* The problem
Render these lines as a JSON list of strings, one string per line, with blank lines left out and pictures omitted.

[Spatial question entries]
========
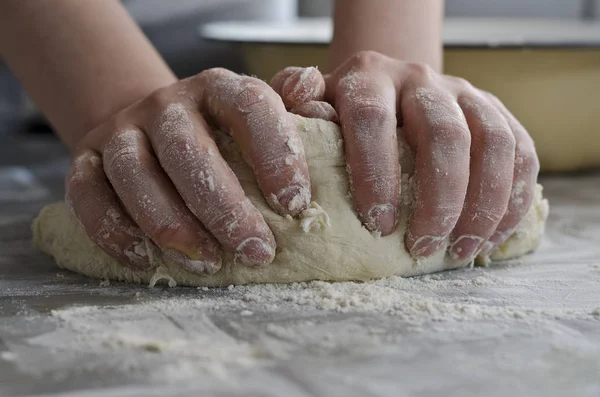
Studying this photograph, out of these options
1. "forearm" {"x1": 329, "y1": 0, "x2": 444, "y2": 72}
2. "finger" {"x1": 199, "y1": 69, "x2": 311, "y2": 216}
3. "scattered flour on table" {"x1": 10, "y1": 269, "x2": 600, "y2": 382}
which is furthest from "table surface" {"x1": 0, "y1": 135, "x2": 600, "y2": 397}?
"forearm" {"x1": 329, "y1": 0, "x2": 444, "y2": 72}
========
* Task solution
[
  "Studying this photograph, out of these options",
  "1. \"forearm\" {\"x1\": 329, \"y1\": 0, \"x2\": 444, \"y2\": 72}",
  "2. \"finger\" {\"x1\": 199, \"y1\": 69, \"x2\": 311, \"y2\": 216}",
  "3. \"scattered flour on table\" {\"x1\": 10, \"y1\": 269, \"x2\": 600, \"y2\": 382}",
  "which is furthest from \"table surface\" {\"x1\": 0, \"y1\": 135, \"x2\": 600, \"y2\": 397}?",
  "\"forearm\" {\"x1\": 329, \"y1\": 0, \"x2\": 444, \"y2\": 72}"
]